Sunday, March 18th
James Taylor, Tom Ó Drisceoil
St Mary's Cathedral Chapter House, Kilkenny; 4pm; €15/€10; 086-1777017
For all the growth in the worlds of early music and period performance, harpsichord recitals are still something of a rarity in Ireland. And recitals for two harpsichords are rarer still, although the Royal Irish Academy of Music's Baroque Ensemble did give an outing to Bach's Concerto for four harpsichords late last year. Music in Kilkenny is now offering, in the intimacy of the Chapter House at St Mary's Cathedral, an all-German programme of two-harpsichord works played by James Taylor and Tom Ó Drisceoil: JCF Fischer's Le Journal du Printemps and Suite No 1 in C, Krebs's Concerto in A minor, and Bach's Concerto in C minor, BWV1061a.
Thursday, March 22nd
Irish Chamber Orchestra/Jörg Widmann
University Concert Hall, Limerick; 8pm; €25/€22/€10; uch.ie
Keyworks is the title the Irish Chamber Orchestra is giving to the preview of its upcoming concert at the Heidelberger Frühling (Heidelberg Spring) festival, in Germany. The soloist in Mozart's Piano Concerto in A, K488, is the great Georgia-born Elisabeth Leonskaja, whose belated Dublin debut, in 2009 (in Beethoven with the National Symphony Orchestra) prompted me to write of her "near miraculous balance between old-world nobility and adventurous individuality". As well as the Mozart she'll be performing in Jörg Widmann's Fieberfantasie (Fever Fantasy) for piano, string quartet and clarinet (Widmann himself). The rest of the programme follows Widmann's deep passion for the music of the German romantics: Weber's Clarinet Concertino, Mendelssohn's String Symphony No 13 and Schumann's Second Symphony. Between Limerick and Heidelberg the orchestra also appears in Essen, playing Weber, Widmann and Mendelssohn on Sunday, March 25th.

▸ **Source material**
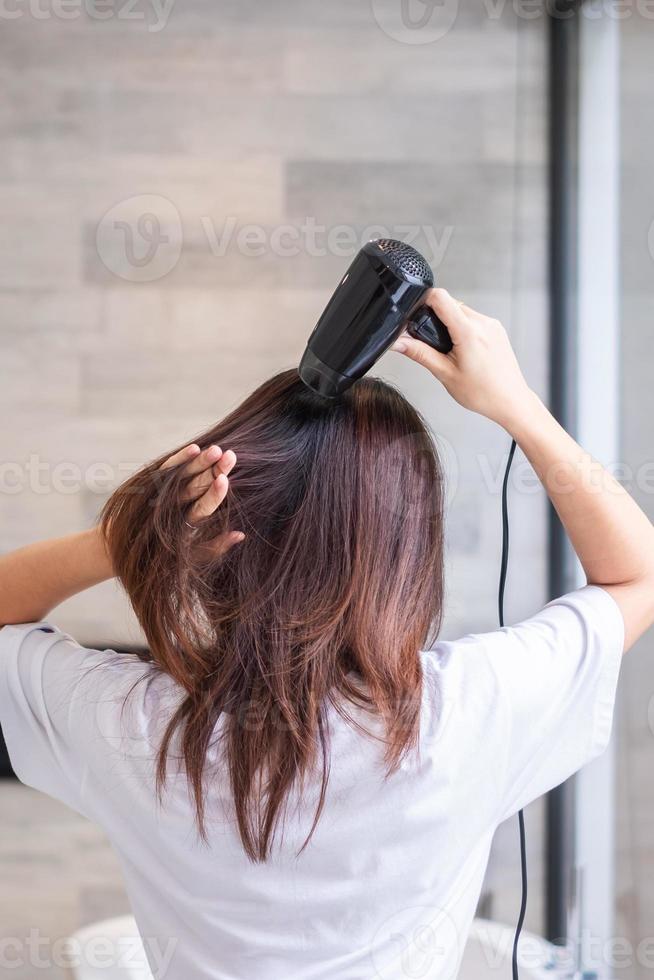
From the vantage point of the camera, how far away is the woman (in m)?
0.61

▸ **Tasks to perform**
1. In the concert listings, which Mozart work does Elisabeth Leonskaja play as soloist?
2. Pick up the concert listings after their final sentence and carry them on.

▸ **Results for each task**
1. Mozart's Piano Concerto in A, K488.

2.
Friday, March 23rd
RTÉ National Symphony Orchestra/Clemens Schuldt
NCH, Dublin; 7.30pm; €15-€35/€13-€31; nch.ie
Appalachian Spring, the ever-popular ballet Aaron Copland wrote for Martha Graham in 1944, is an interesting test case for widespread assumptions. It's a wartime work but has nothing to do with war. And the composer liked to tell of people who came up to him to say, "When I listen to that ballet of yours I can just feel spring and see the Appalachians." But when he wrote the music, he said, "I had no idea what Martha was going to call it. Even after people learn that I didn't know the ballet title when I wrote the music, they still tell me they see the Appalachians and feel spring. Well, I'm willing if they are." The RTÉ National Symphony Orchestra's performance under the visiting German conductor Clemens Schuldt opens a programme that also includes Khachaturian's 1940 Violin Concerto (with the wonderful Alina Pogostkina as soloist) and the teenage Shostakovich's First Symphony.